Kyoto, Japan -- During the midday Friday prayer hours on 28 March 2025, a magnitude 7.7 earthquake struck central Myanmar along the Sagaing Fault. With an epicenter close to Mandalay, the country's second-largest city, it was the most powerful earthquake to strike Myanmar in more than a century and the second deadliest in its modern history.
The cause was a strike-slip fault, in which two masses of earth "slip" past each other horizontally along a vertical fault plane. To an observer, it would look like the ground were split in two along a defined line, with both sides being wrenched past each other in opposite directions.
Previous seismological studies have inferred pulse-like rupture behavior and curved slip paths from the analysis of seismic data. However, because the recording instruments were at a considerable distance from the fault itself, these findings were indirect.
This time, however, a CCTV camera caught this slip in action, presenting a unique opportunity for a team researchers at Kyoto University to study the fault motion in real time.
The team applied a technique known as pixel cross-correlation to the CCTV footage to analyze the fault's movement frame-by-frame. Their analysis reveals that the fault slipped sideways 2.5 meters in just 1.3 seconds, with a maximum speed of 3.2 meters per second. The total sideways movement recorded during this earthquake is typical of strike-slip ruptures, but the short duration of the fault slip is a major discovery.
"The brief duration of motion confirms a pulse-like rupture, characterized by a concentrated burst of slip propagating along the fault, much like a ripple traveling down a rug when flicked from one end," says corresponding author Jesse Kearse.
The team's analysis also proves that the slip path was subtly curved, a finding which aligns with previous geological observations from faults around the world. This may suggest that such slips are typically curved, as opposed to being completely linear.

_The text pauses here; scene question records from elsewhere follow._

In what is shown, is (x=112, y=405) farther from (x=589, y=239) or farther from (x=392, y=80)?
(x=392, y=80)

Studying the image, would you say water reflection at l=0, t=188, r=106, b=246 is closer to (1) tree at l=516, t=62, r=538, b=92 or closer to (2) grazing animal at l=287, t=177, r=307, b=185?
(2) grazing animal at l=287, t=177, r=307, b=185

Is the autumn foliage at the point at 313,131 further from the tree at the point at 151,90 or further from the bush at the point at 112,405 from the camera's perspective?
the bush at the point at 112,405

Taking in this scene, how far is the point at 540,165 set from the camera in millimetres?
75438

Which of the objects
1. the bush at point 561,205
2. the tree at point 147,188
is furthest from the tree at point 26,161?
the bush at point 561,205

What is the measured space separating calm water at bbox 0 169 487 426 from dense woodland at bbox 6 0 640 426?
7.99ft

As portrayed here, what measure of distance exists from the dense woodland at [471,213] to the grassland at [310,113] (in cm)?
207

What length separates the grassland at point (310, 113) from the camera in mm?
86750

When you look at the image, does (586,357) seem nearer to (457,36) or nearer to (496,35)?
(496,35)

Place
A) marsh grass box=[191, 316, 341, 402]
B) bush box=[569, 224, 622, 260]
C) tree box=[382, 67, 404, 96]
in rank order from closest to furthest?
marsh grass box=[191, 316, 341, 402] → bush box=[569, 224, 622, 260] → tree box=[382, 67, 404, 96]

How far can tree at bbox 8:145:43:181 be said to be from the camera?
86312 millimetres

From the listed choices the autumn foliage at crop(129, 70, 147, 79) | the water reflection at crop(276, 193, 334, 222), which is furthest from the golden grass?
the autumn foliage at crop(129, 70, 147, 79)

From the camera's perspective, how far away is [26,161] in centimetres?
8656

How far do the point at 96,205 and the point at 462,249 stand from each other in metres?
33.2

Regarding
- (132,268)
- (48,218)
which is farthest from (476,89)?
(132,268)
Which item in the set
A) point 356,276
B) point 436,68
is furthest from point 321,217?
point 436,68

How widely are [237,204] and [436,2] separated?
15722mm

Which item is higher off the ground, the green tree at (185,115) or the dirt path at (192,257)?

The study demonstrates that video-based monitoring of faults is a powerful tool for seismology, enabling unprecedented insights into earthquake behavior. Capturing this level of detail is fundamental to improving our understanding of earthquake processes and enhancing our ability to anticipate the ground shaking expected in future large events.
"We did not anticipate that this video record would provide such a rich variety of detailed observations. Such kinematic data is critical for advancing our understanding of earthquake source physics," says Kearse.
The next phase of their research will utilize physics-based models to investigate the factors that control fault behavior as revealed by this analysis.